Da mein Bürostuhl langsam die Grätsche macht, brauche ich dringend Ersatz. Statt eines billigen  Teils hatte ich mir überlegt, mir einen Gaming Chair zu kaufen. Budget liegt bei max 300 EUR (gerne darunter) und der Stuhl sollte schon >120kg tragen können. Habe schwere Knochen  und möchte den Stuhl nicht die ganze Zeit an der Belastungsgrenze betreiben.

Aktuell schwanke ich zwischen den folgenden Stühlen:

VERTAGEAR Racing Series, SL2000
Nitro Concepts S300

Der größte (für mich wichtigste Unterscheidungspunkt ist die Frage des verwendeten Materials. Der Vertagear hat einen Kunstleder-Bezug, der Nitro Concepts ist mit Stoff bezogen,
Und ich weiß beim besten Willen nicht, was hier die bessere von beiden Alternativen wäre/ist.

Hat jemand Erfahrung mit Gaming Chairs und hatte vielleicht sogar schon mehrere (mit beiden Bezugsarten)?


----------



## shadie (29. November 2017)

Also ich kann dir aus eigener Leidenserfahrung nur zu Stoff raten.

Beides hat seine Vor und Nachteile:

Bei Stoff hast du ein Optikproblem, wenn du etwas drauf verschüttest.
Das wirst du nicht rausbekommen bzw. nur sehr schlecht und dann sieht man an der Stelle, dass etwas weggereinigt wurde.

Bei Kunstleder hast du aber das Problem, dass es gerne mal anfängt zu "blättern".
Habe ich bei folgenden "Gegenständen" schon leidhaft erfahren dürfen:

- Couch (Neupreis 1500 €) / fängt an sich beim Bezug "aufzulösen", das Kunstleder bröselt ab
- damaliger "Chefsessel", eingerissen (und nein ich wieder keine 500 KG das das so einfach eingerissen sollte.....schlanke 72 KG bringe ich auf die Waage....da reißt noch kein Stuhl....
- 3er BMW (Firmenauto) gut hier sprechen wir nicht mal von Kunstleder sondern von echtem Leder, selbst da nach 4-5 Jahren bröselte es bereits wurde rissig etc.

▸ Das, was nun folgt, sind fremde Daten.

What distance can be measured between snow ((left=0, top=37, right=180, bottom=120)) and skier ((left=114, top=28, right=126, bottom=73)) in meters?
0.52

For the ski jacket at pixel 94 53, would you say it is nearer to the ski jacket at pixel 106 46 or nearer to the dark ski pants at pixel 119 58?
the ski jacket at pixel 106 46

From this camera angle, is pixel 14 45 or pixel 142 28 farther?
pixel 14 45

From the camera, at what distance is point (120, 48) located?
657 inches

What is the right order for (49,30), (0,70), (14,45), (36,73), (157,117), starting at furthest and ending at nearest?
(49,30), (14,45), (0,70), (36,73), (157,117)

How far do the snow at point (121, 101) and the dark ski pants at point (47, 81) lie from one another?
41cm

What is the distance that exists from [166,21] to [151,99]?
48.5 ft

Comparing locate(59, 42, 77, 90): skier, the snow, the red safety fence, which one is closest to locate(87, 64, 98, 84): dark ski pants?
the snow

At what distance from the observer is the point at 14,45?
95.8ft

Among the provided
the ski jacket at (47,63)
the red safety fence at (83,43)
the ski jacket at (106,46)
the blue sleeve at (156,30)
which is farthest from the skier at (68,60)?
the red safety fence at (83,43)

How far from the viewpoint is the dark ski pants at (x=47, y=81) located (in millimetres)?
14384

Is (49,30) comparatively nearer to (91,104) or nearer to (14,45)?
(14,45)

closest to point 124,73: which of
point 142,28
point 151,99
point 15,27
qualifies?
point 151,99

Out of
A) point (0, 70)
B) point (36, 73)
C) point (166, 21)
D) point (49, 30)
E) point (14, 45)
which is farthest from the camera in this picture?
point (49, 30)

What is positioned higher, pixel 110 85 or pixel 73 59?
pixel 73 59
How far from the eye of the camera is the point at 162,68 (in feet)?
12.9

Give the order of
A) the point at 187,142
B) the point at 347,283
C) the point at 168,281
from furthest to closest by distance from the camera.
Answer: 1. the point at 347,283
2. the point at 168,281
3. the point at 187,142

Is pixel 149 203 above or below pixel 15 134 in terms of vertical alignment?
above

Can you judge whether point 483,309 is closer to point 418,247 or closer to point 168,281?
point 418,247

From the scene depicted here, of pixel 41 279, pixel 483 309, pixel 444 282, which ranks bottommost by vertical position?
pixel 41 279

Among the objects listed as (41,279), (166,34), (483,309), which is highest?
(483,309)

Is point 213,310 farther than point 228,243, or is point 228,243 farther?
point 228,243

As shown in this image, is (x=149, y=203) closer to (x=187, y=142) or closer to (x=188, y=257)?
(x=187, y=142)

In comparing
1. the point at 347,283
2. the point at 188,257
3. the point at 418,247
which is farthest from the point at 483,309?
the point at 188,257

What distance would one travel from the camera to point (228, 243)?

Ich kann dir von Kunstleder also echt nur abraten.
Meine Couch wandert auch bald in den Müll und wird gegen eine Stoff/Gewebecouch ersetzt.

Das sind so meine Erfahrungen mit Kunstleder gewesen.


Wegen dem Stuhl, bin nicht so aktuell in dem Thema aber was machen die beiden Stühle besser als der DX Racer 1?
Den habe ich seit gut über einem Jahr, bin super zufrieden und habe diese Woche einen 2. für meine Frau für 165 € ergattert bei Amazon.
Aktuell liegt er wieder bei 199 € glaube ich.


----------



## raumich (29. November 2017)

shadie schrieb:


> Also ich kann dir aus eigener Leidenserfahrung nur zu Stoff raten.
> 
> Beides hat seine Vor und Nachteile:
> 
> ...



Vielen Dank für Deinen Kommentar. Der DX Racer ist nur bis 100kg "zugelassen". Daher muß ich auf ein Modell ausweichen, das etwas mehr Gewicht verträgt. Ansonsten aber ein guter Stuhl und ich glaube nicht, das die von mir gewählten Modelle grundlegend besser sind.

Deine Erfahrung mit Kunstleder kann ich leider bestätigen. Der Stoff meines Bürostuhls auf der Arbeit ist aber auch durchgewetzt. Ein Gebrauchsgegenstand hat halt irgendwann Gebrauchspuren und ist nicht für die Ewigkeit gemacht.


----------